Data entries:
★ ★ ★

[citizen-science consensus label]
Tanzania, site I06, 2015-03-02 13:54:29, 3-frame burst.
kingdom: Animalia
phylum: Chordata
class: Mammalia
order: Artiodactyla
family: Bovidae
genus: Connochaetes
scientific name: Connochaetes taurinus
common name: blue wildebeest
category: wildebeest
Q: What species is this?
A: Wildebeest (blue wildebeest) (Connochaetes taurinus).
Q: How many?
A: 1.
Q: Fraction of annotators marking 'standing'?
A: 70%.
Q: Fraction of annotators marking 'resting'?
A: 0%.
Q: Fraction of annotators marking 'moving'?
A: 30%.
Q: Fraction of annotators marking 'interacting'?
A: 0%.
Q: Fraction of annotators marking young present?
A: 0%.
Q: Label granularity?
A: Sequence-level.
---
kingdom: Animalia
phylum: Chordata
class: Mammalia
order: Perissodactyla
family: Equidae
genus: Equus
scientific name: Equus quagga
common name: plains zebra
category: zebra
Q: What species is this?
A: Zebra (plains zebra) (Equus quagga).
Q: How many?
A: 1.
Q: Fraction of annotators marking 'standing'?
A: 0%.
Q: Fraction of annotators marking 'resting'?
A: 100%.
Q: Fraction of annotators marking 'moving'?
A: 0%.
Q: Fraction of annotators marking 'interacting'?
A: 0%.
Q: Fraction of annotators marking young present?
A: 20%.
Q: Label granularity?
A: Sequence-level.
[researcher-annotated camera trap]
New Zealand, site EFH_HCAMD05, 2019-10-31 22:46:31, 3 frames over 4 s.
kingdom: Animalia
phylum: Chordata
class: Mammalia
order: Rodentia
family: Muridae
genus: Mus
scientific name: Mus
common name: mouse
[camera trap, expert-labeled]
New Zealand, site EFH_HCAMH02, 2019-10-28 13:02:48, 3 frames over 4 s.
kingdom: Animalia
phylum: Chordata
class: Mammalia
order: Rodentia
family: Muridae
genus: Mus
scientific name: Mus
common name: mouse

★ ★ ★

**Exercise objective**. In the entries above, identify every line with the word "frames". Copy those lines.

**Answer box**.
New Zealand, site EFH_HCAMD05, 2019-10-31 22:46:31, 3 frames over 4 s.
New Zealand, site EFH_HCAMH02, 2019-10-28 13:02:48, 3 frames over 4 s.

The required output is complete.